そして午後6時過ぎの続報で、「試合を中断する」という連絡が来ました。この季節のロンドンは7時半くらいまで明るいため、コースの付近だけ天気が悪いのかなとも思ったのですが、理由はもちろん国全体が喪に服すため。夜の内にはさらに「大会2日目はコースもクローズ。練習もできません。今後の対応は英国デジタル・文化・メディア・スポーツ省との協議の上に決定します」という通達が来ました。

ドルチェも忘れず

個人的には直前までの2週でスイス、デンマークと渡り歩き、疲労もたまっていました。それでも予期せぬ休養には「この試合自体が中止になるのでは」という心配があったのも事実です。食事を取ってゆっくりした金曜日。その午後に大会を3日目に再開し、54ホールの短縮競技になることが決まりました。
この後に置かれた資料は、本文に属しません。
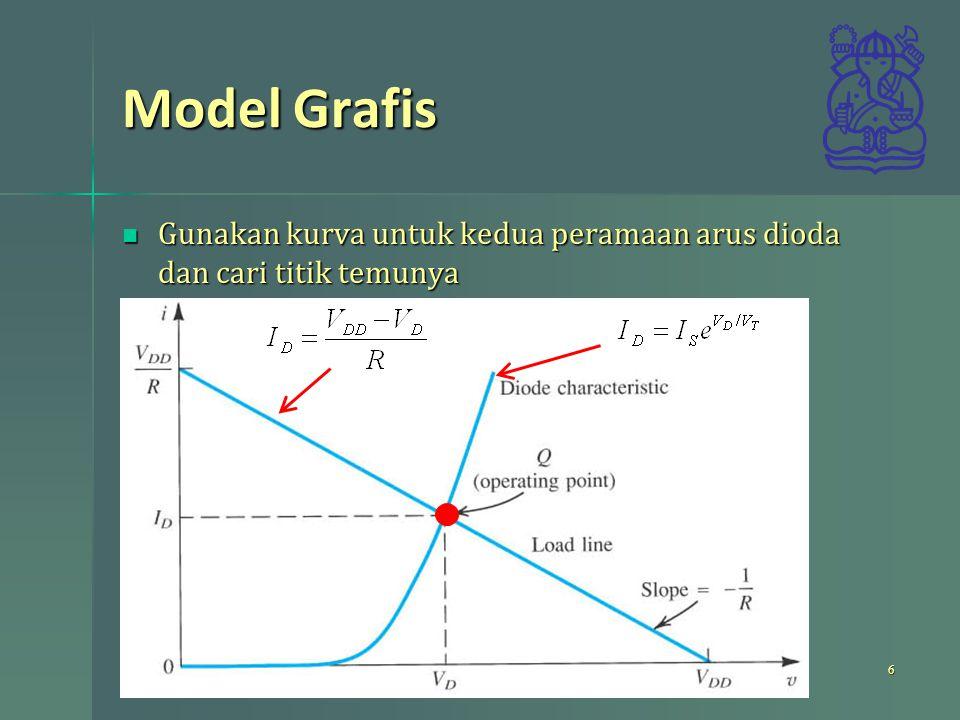 Model Grafis Gunakan kurva untuk kedua peramaan arus dioda dan cari titik temunya Gunakan kurva untuk kedua peramaan arus dioda dan cari titik temunya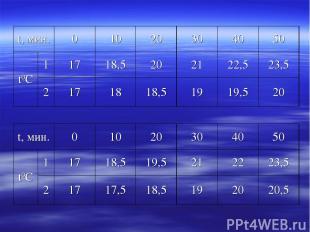 t, мин. 0 10 20 30 40 50 t0С 1 17 18,5 20 21 22,5 23,5 2 17 18 18,5 19 19,5 20 t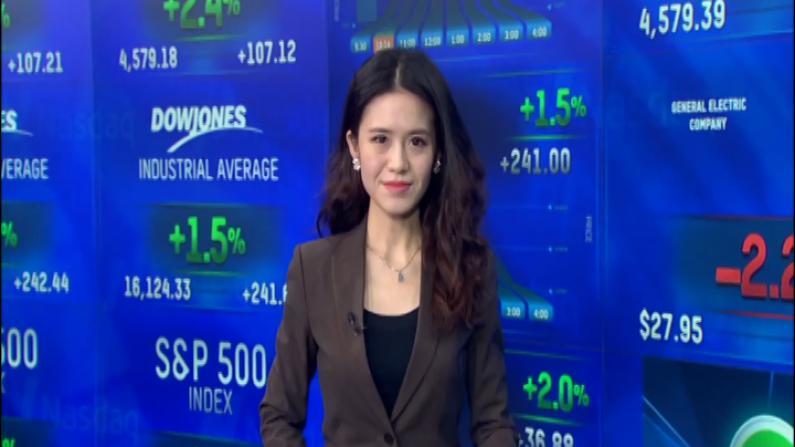 油价持续强势反弹推涨美股 传雅虎拒绝出售核心资产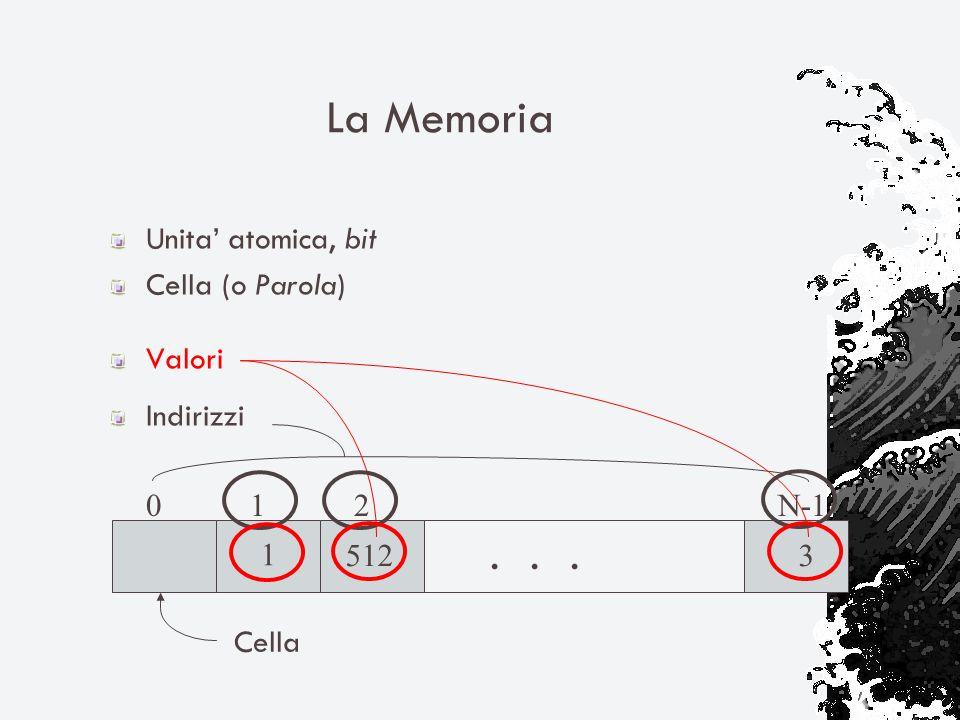 La Memoria... 0 1 2 N-1 Cella 5123 1 Unita atomica, bit Cella (o Parola) Valori Indirizzi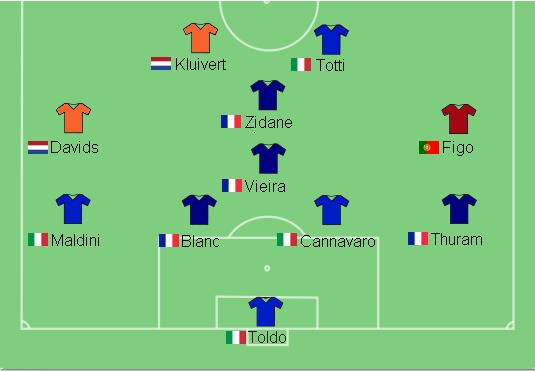 UEFA Team of the Tournament 2000 best line-up.jpg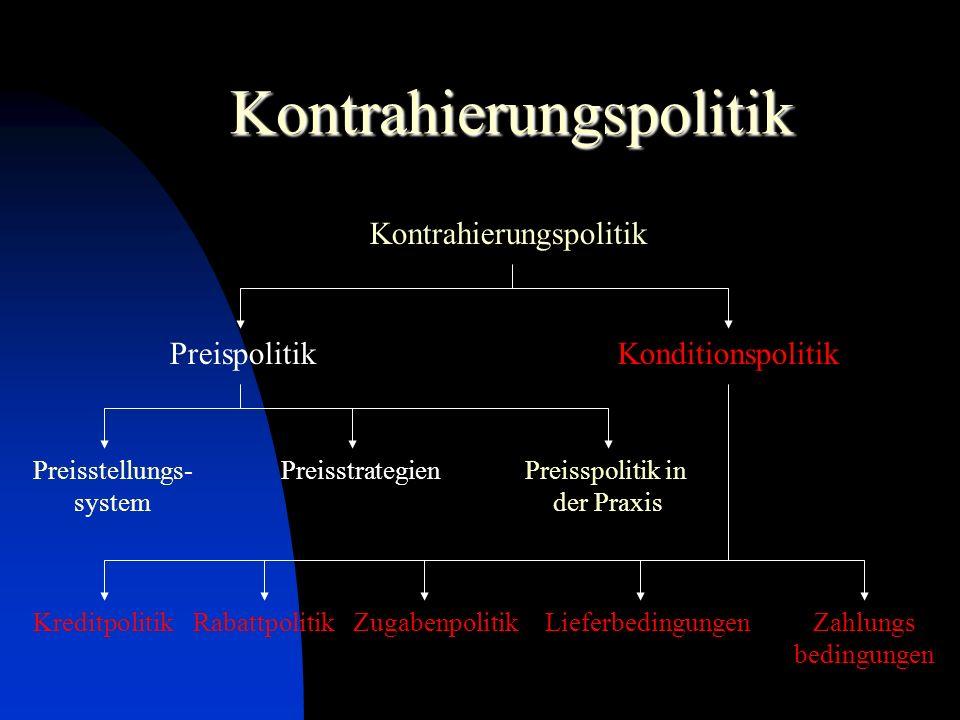 Kontrahierungspolitik Kontrahierungspolitik PreispolitikKonditionspolitik Preisstellungs- system PreisstrategienPreisspolitik in der Praxis Rabattpoli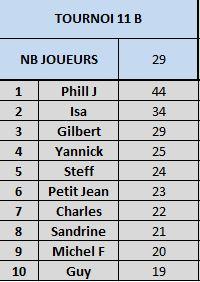 Tournoi 11 championnat B Captur27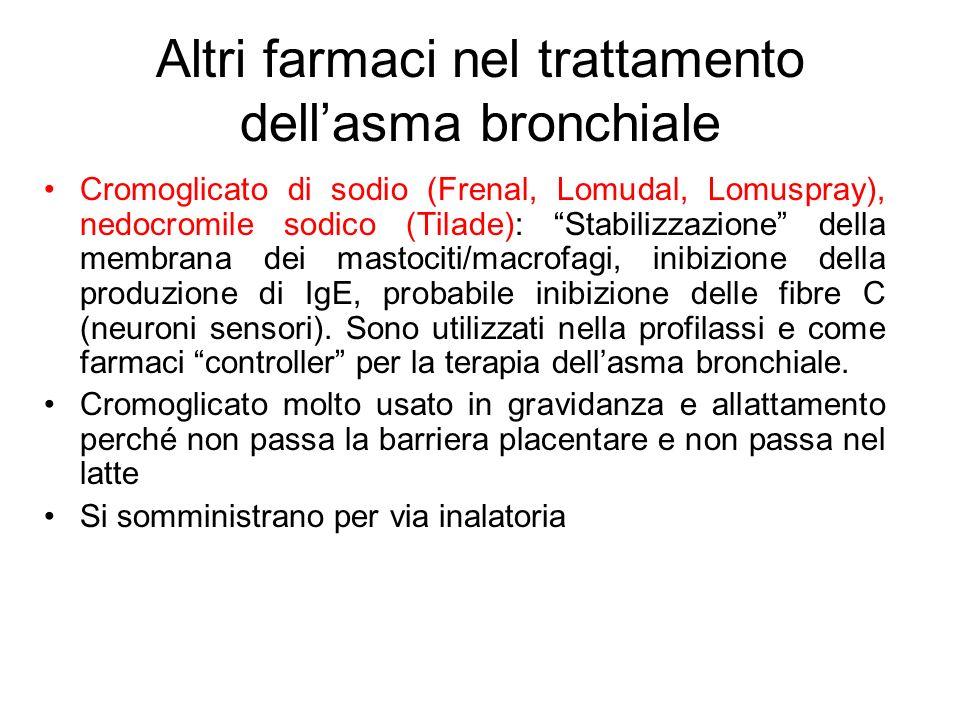 Altri farmaci nel trattamento dellasma bronchiale Cromoglicato di sodio (Frenal, Lomudal, Lomuspray), nedocromile sodico (Tilade): Stabilizzazione del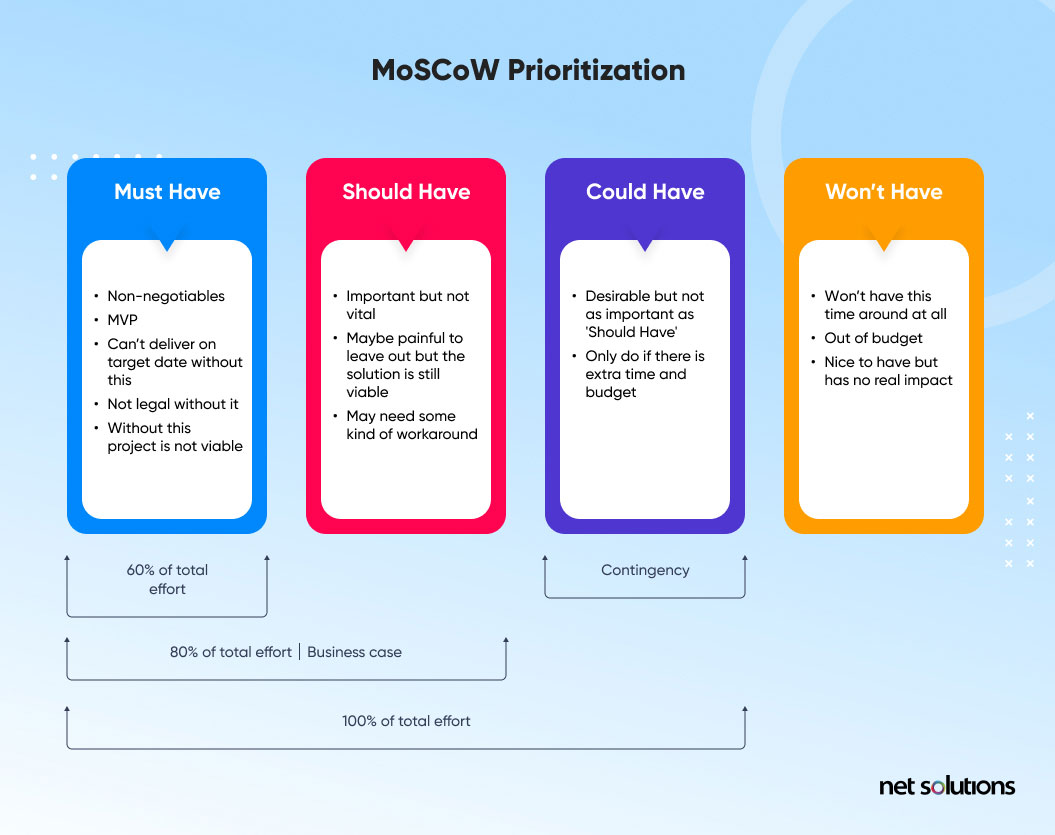 moscow method for prioritization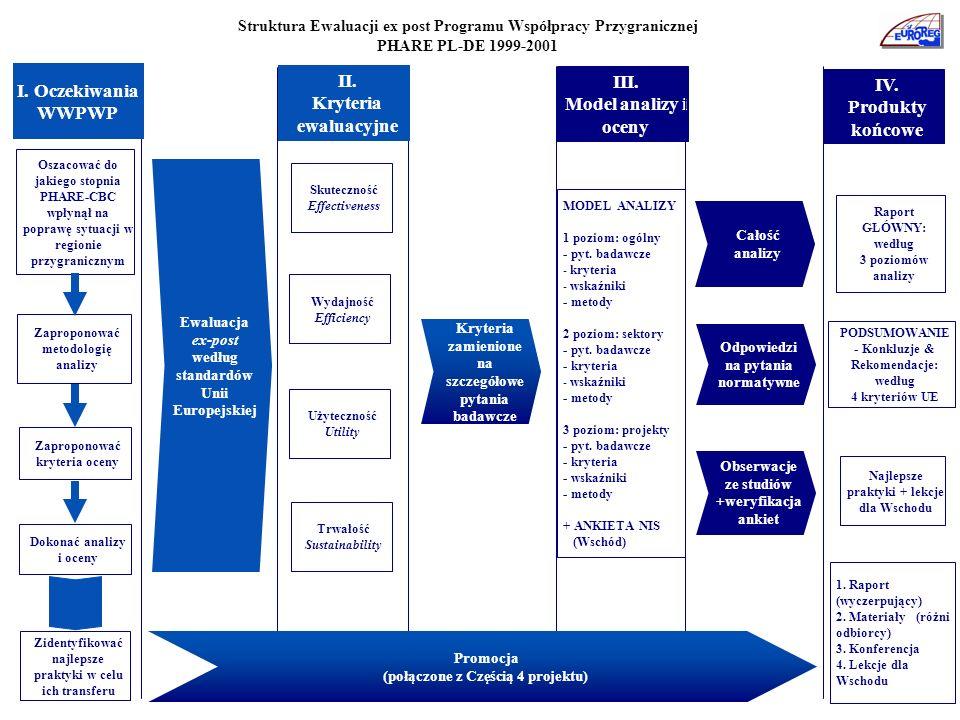 III. Model analizy i oceny IV. Produkty końcowe Oszacować do jakiego stopnia PHARE-CBC wpłynął na poprawę sytuacji w regionie przygranicznym Skuteczno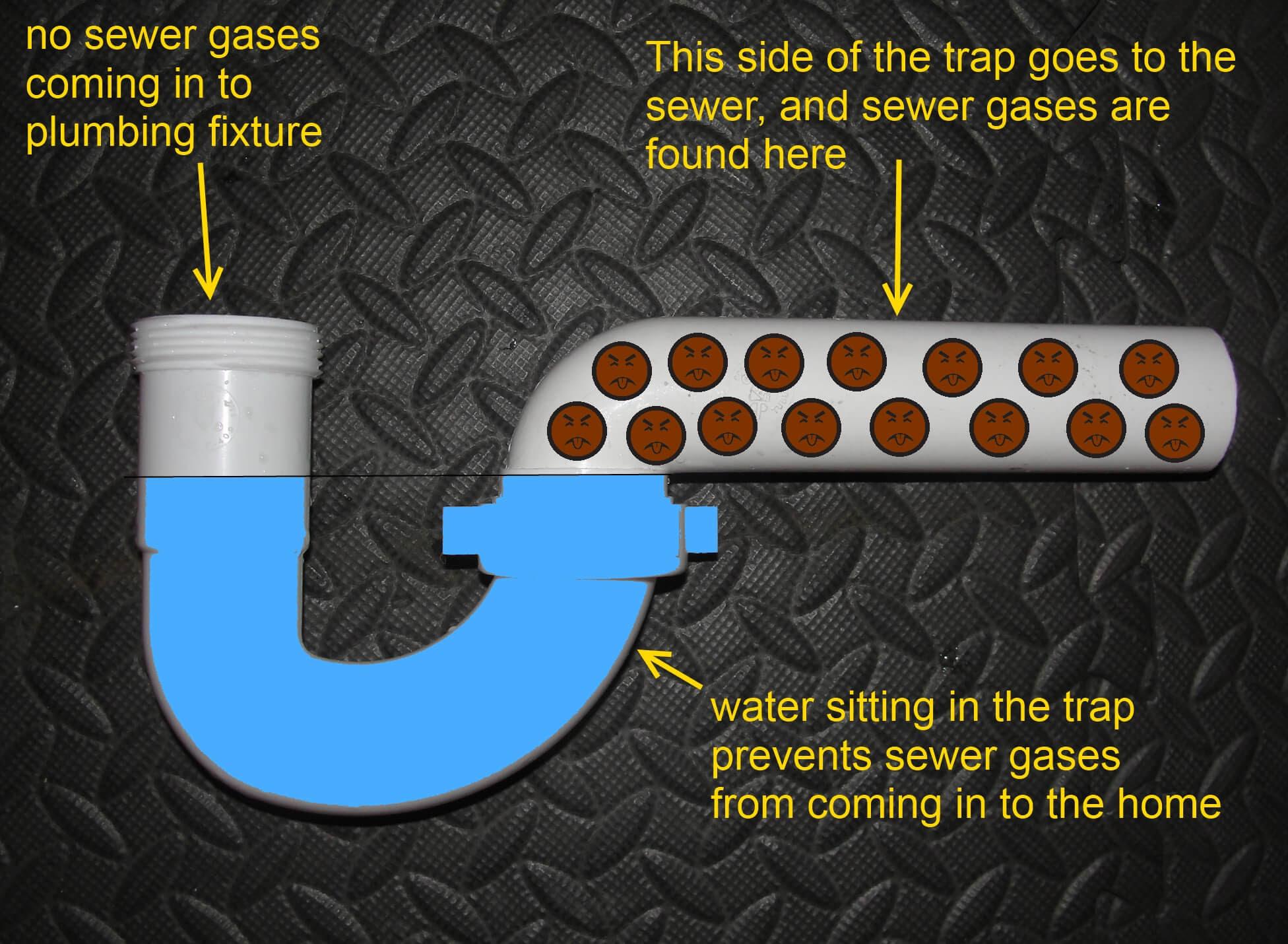 how to eliminate bathroom sink drain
3日目のコースでは午前9時50分から2分間、黙とうをささげる時間が設けられました。すべてのプレーが中断され、僕はちょうどスタート前の朝食の最中に、プレーヤーズラウンジで起立。現地で、一生に一度あるかないかという体験を通じて女王と王室が英国にとっていかに大切な存在なのかということを、身をもって知ることができました。